# Benefit Wines Fund Raiser



## Mitts & Tess (Sep 4, 2004)

My long term foster made it on to a wine label we are doing for a fund raiser. (Please note I'm not trying to sell these. I know its against the rules to ask for money on the forum.) I'm just a proud momma! 

Plus if any other rescue group on here is interested, this is a different way to raise money. I'm jaded. So tired of the usual ways to raise money 



















I bought several bottles to give as christmas gift to my clients.


----------



## CatMonkeys (Sep 27, 2012)

How adorable! Congrats on your furry star 


Sent from Petguide.com Free App


----------



## Tiliqua (Jan 22, 2013)

What a great fundraising idea! I'm also tired of the usual, wonder if my group could do wine... I'd definitely contribute generously!!


----------



## NebraskaCat (Jan 15, 2013)

Did you work with a local winery for the fundraiser? Looks like a good idea.
What's the name of the cat in the photo? Not really Merlot, is it?


----------



## Mitts & Tess (Sep 4, 2004)

Jeff, its a national group which does this. They work with all different types of Charities. Ill PM you the info.

I'm not a wine aficionado and wouldn't know a good wine from a bad. The wine is a Merlot from Chile. Friends of mine which do a ski trip each year in Chile bring back wine from their trips and claimed they had good wine there too. I hope this one is one of them!!!! 

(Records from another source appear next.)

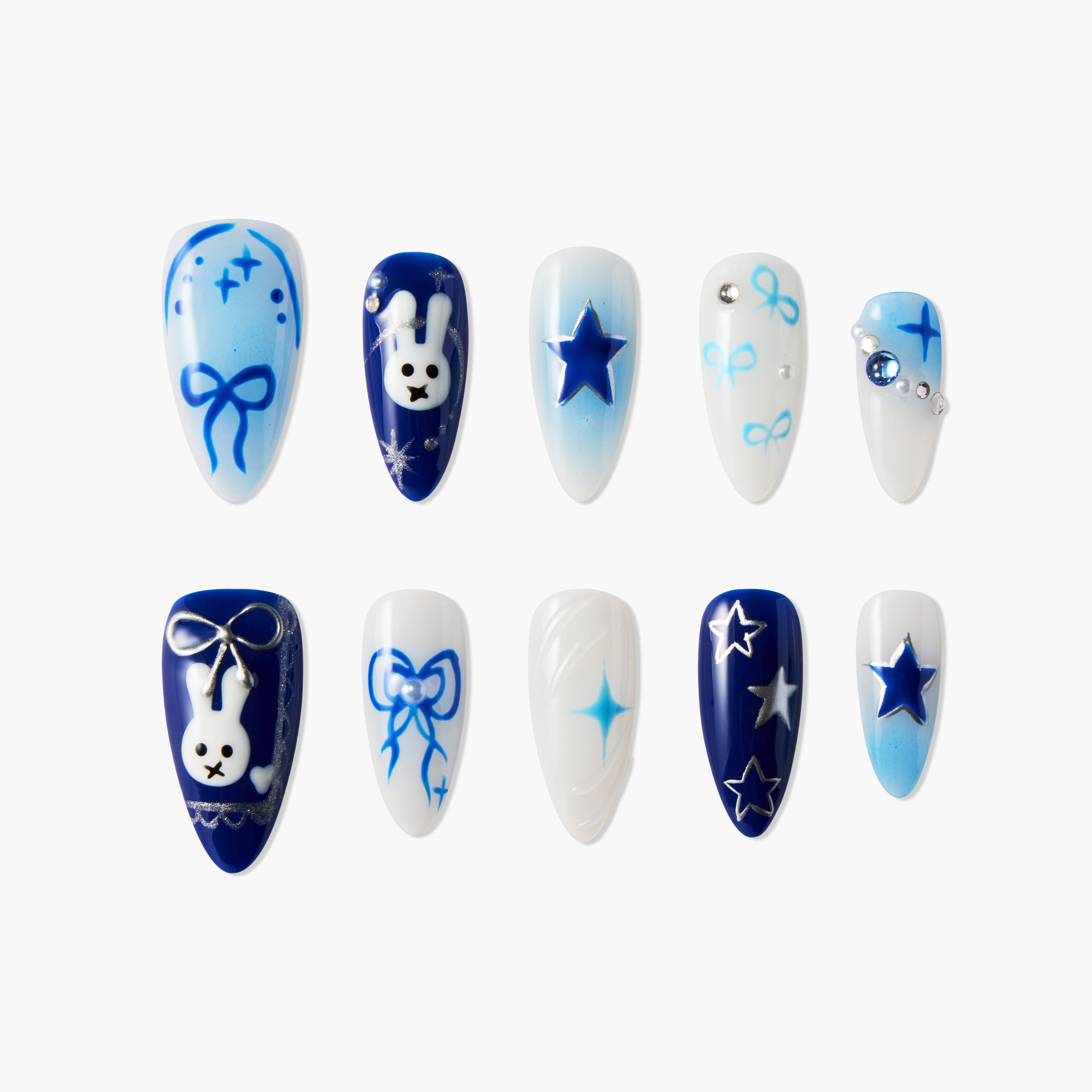 Starry Bunny Dream - Emily’s Nail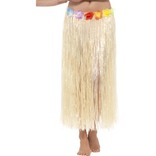 Hawaiian Hula Skirt With Flowers
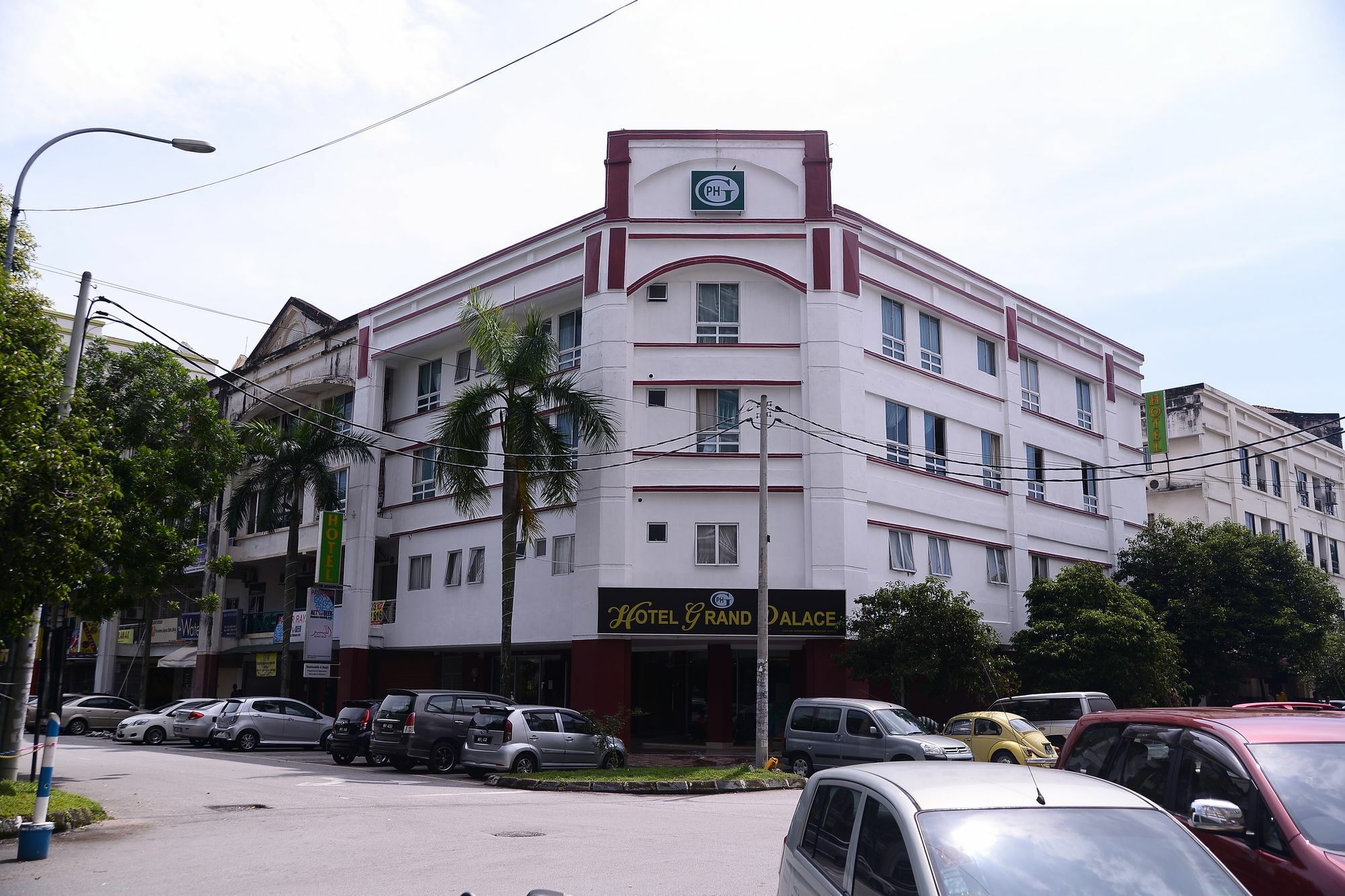 Hotel Grand Palace Ampang Ampang  Eksteriør bilde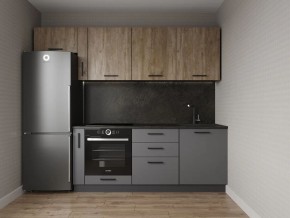 Кухонный гарнитур Умбра 2550 (Стол. 38мм) в Ревде - revda.ok-mebel.com | фото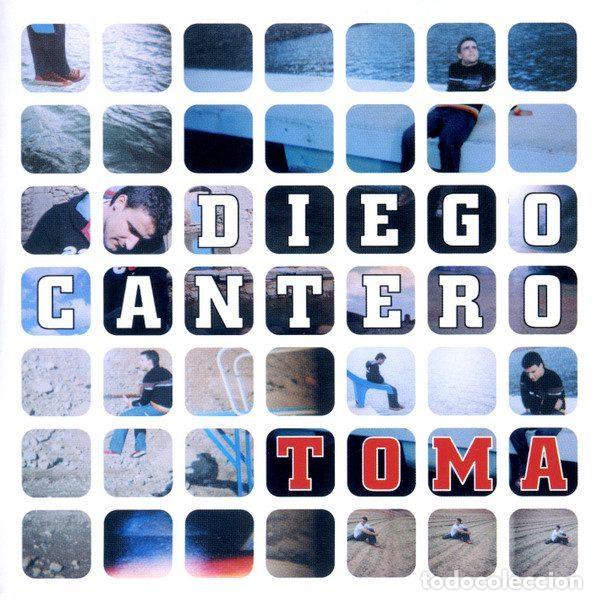 CDs de Musique: Diego Cantero &ndash; Toma (CD, Mandarina Records MRP05)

White Soxs is my foster girls name. Ive had her several years. Shes a total sweet heart but does terrible at adoption events. She gets really nervous and swats and hisses at people who show any interest. I used composure liquid last event which helped but no takers. She loves people and could care less about other cats. She had such a tough start in the first 3 years of her life. She deserves a fantastic home. She is our oldest cat up for adoption! 7 yrs old.


----------



## 0ozma (Sep 22, 2012)

Can you PM me the info as well please?  Thanks!


----------



## Mitts & Tess (Sep 4, 2004)

Sent you a PM too! Best of luck. 

Were getting a great response on this fund raiser. Hopefully you can too. Its always fun to have a new ideas and avenues when doing fund raising. Plus Im very proud my sweet girl was chosen, out of all our fosters, to be on one of the labels!


----------



## Marcia (Dec 26, 2010)

Wine AND cats??!! What could be better than that?? Great idea - I hope they raise a ton of funds and awareness!


----------



## NebraskaCat (Jan 15, 2013)

Oh dear. From what I've heard, Marcia + wine + cats = blubbering mess.


----------



## 0ozma (Sep 22, 2012)

What a coincidence! I've heard the same!


----------



## Marcia (Dec 26, 2010)

NebraskaCat said:


> Oh dear. From what I've heard, Marcia + wine + cats = blubbering mess.


You have a great memory!! Yes, that'd be me!! :roll:


----------